Le Président de Madagascar, Andry Rajoelina, et le Premier ministre de la République de Maurice, Pravind Jugnauth

En ce mois de mars 2019 qui tire à sa fin, Madagascar en est à la seconde partie de sa quatrième république, avec un nouveau président de la république élu. Des perspectives de vivre un mieux-être dans la paix et la sécurité, pour la majorité des Malagasy, se dessinent. Toutefois, et encore une fois, nous nous trompons toujours de méthode. Et je vais expliquer, ici, pourquoi et donner la seule et unique solution pour espérer un développement à très court terme. Sinon, tout ne sera que poursuite du vent comme l’a prédit l’Ecclésiaste dans la Bible.

N’en déplaise aux habituels adorateurs du veau d’or, à travers leur sempiternelle ritournelle « ny filoha hajaina » (président vénéré) appliquée et entendue depuis Philibert Tsiranana mais n’ayant pas développé la nation malagasy pour autant, ce qu’il faudrait pour Madagascar, avant tout projet de société, avant tout « velirano » -qui n’ont rien de mal en eux-mêmes- c’est une réelle révolution culturelle. Certes, ce terme fait automatiquement référence au mouvement pour la lutte idéologique et politique déclenchée en Chine, en 1966, par Mao Zedong. Mais, appliquée au pauvre Madagascar d’aujourd’hui, je veux parler d’une transformation d’envergure au niveau du volet sociétal et celui de la Culture qui, elle, constitue un ensemble de choses acquises, intégrées.

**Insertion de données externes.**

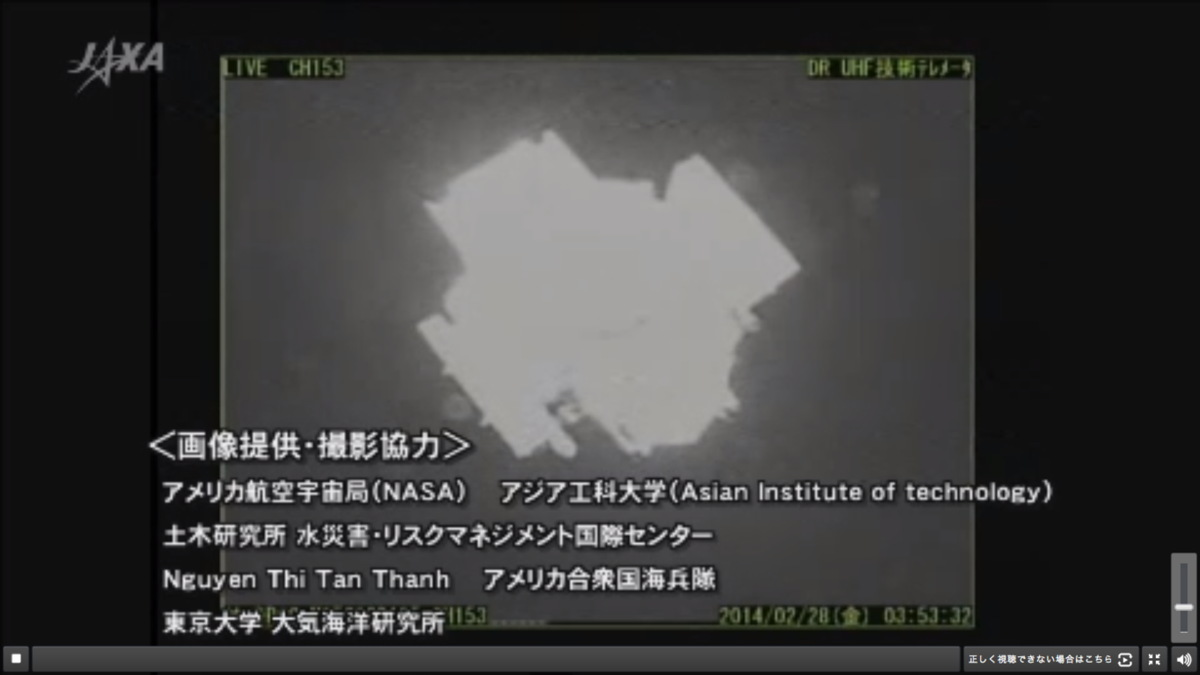 NASA-JAXA GPM Core Observatory Separation from Launch Vehicle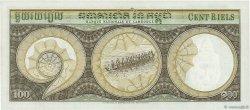 100 Riels CAMBODGE  1956 P.08a NEUF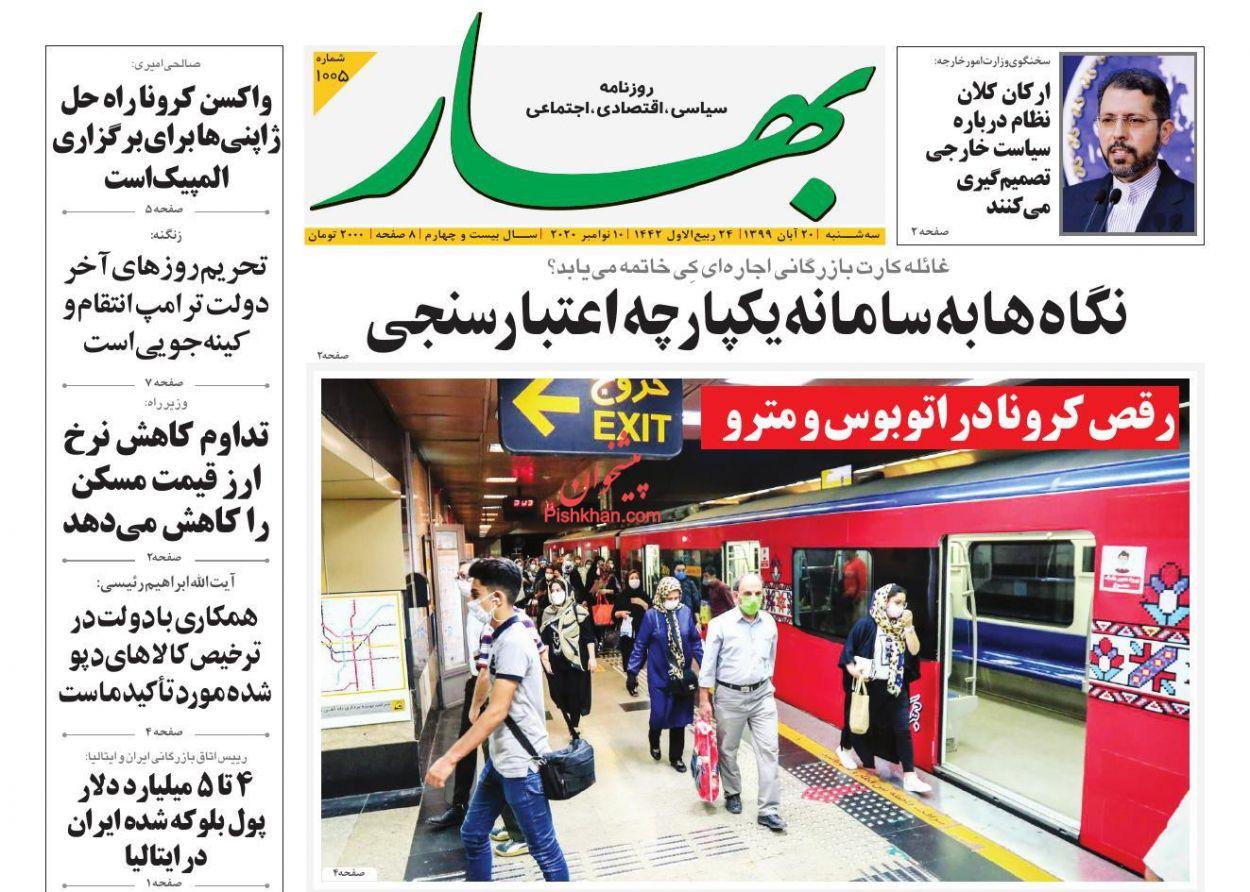 عناوین اخبار روزنامه بهار در روز سهشنبه ۲۰ آبان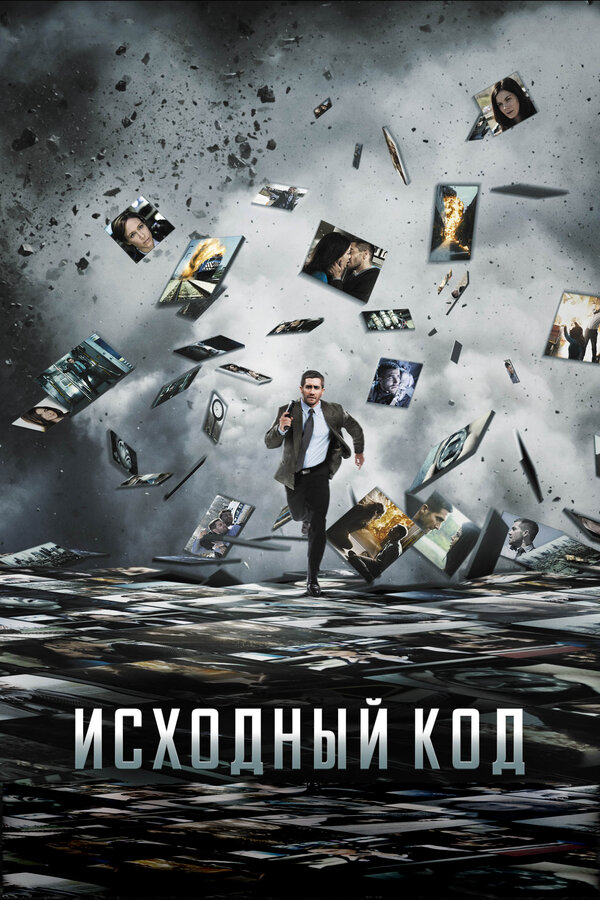 Отзывы к фильму – Исходный код (2011)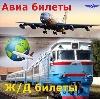 Авиа- и ж/д билеты в Болохово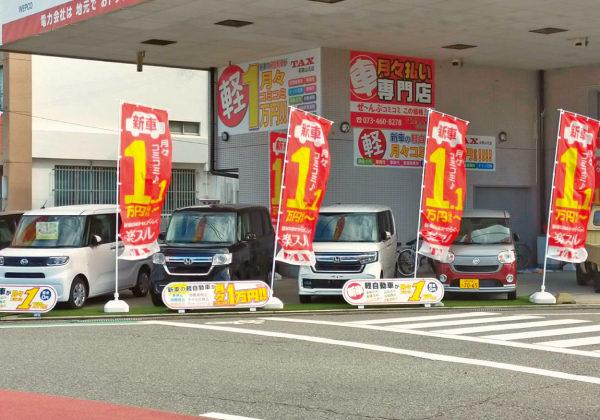 Lism10月号Newshop_軽自動車月々払い専門店 TAX 和歌山北店「今話題のカーリースで素敵なカーライフを」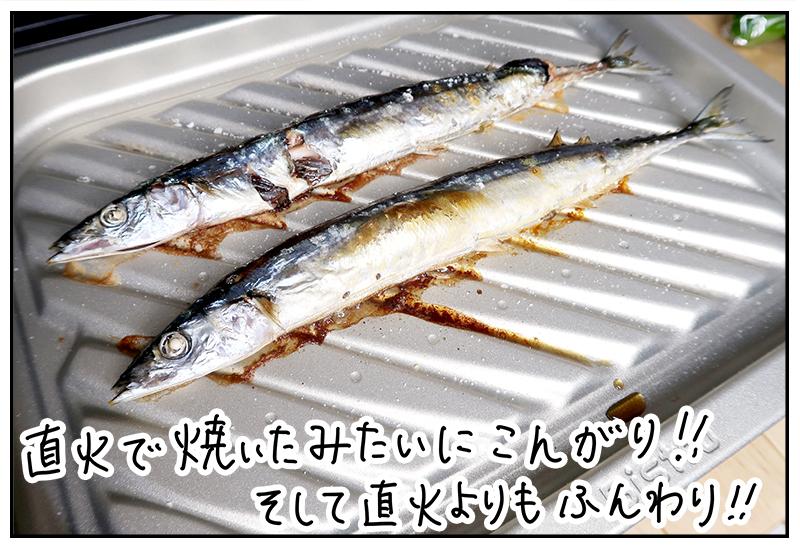 魚焼きグリルを超えた! 断然美味しい。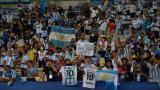 Multan a Conmebol por aglomeraciones en el Maracaná en la final de Copa América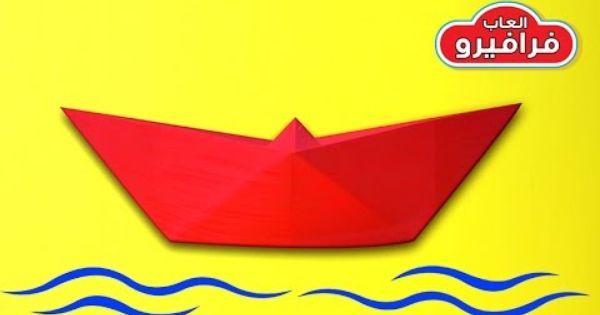 اورجامى العاب ورقية طريقة عمل شكل القارب بالورق اورجامي للاطفال Paper Craft Videos Craft Videos Paper Crafts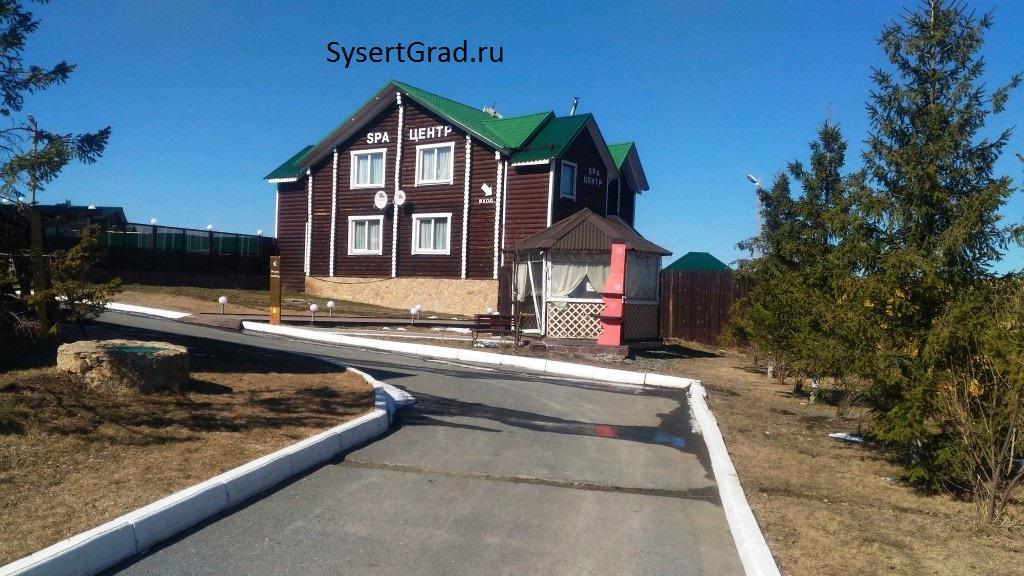 Спа Белая лошадь Екатеринбург здание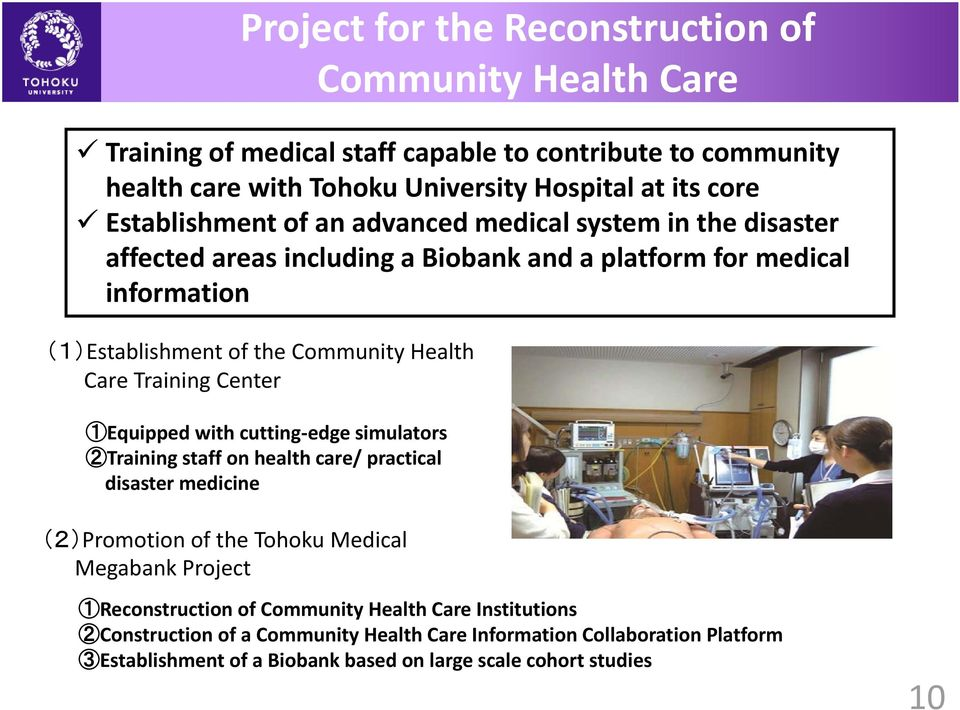2Training staff on health care/ practical disaster medicine (2)Promotion of the Tohoku Medical Megabank Project Project for the Reconstruction of Community Health Care
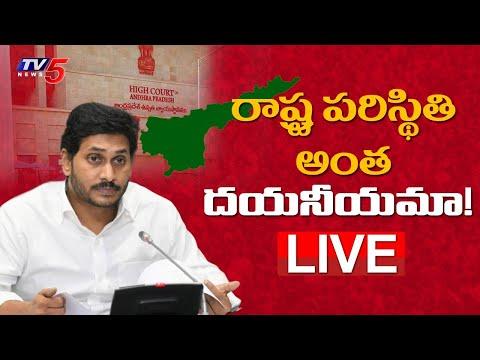 Live : రాష్ట్ర ఆర్థిక స్థితి అంత దయనీయమా..!!   AP High Court   TV5 News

J’ai horreur de comparer l’incomparable, genre vouloir faire d’Antananarivo, un Paris voire un New York ou même un Rio de Janeiro. Oui, on peut construire le même genre d’infrastructures immobilières et routières qui se trouvent dans ces trois mégapoles, dans la Capitale malagasy, mais rien ne changera vraiment tant que la population tananarivienne (3 millions d’âmes, avec énormément d’exilés ruraux fuyant plus l’insécurité dans leur « Tanindrazana » que leur pauvreté endémique au fil du temps) ne sera pas éduquée pour respecter les lois ; tant que ceux qui ont pour métier de la faire respecter ne le font pas et tant que les premiers responsables demeureront « désinvoltes » face à une situation de délabrement social et culturel flagrant. Voici ce que j’ai constaté de visu sur l’avenue de l’Indépendance que j’ai traversé en automobile avant-hier lundi, à 18h30 : aucun éclairage public existant. Or, croyez-moi : sur cette large artère, toujours animée malgré une pénombre de tous les dangers, personne n’irait voler les panneaux solaires ou les batteries solaires de poteaux avec lampe Led utilisant l’énergie du soleil. Cela ne coûterait même pas 400 millions d’ariary pour électrifier, avec cette énergie renouvelable -et pour deux ans sans entretien minimum-, jusque la rue parallèle passant devant le lycée Jean Joseph Rabearivelo. Alors, qui sont les vrais ennemis de la Capitale et de son Développement ? De nos jours, c’est la mairesse, Lalao Rakotonirainy épouse Ravalomanana, en fin de mandat et son équipe. Elle devrait mettre en pratique mon idée… lumineuse si elle entend sortir par la grande porte de son passage à l’hôtel de ville reconstruite grâce à Andry Rajoelina. Cette installation d’éclairage solaire de la première avenue d’Antananarivo, loin des délestages, dénoterait surtout une ferme volonté d’en finir avec l’insécurité urbaine. Mais…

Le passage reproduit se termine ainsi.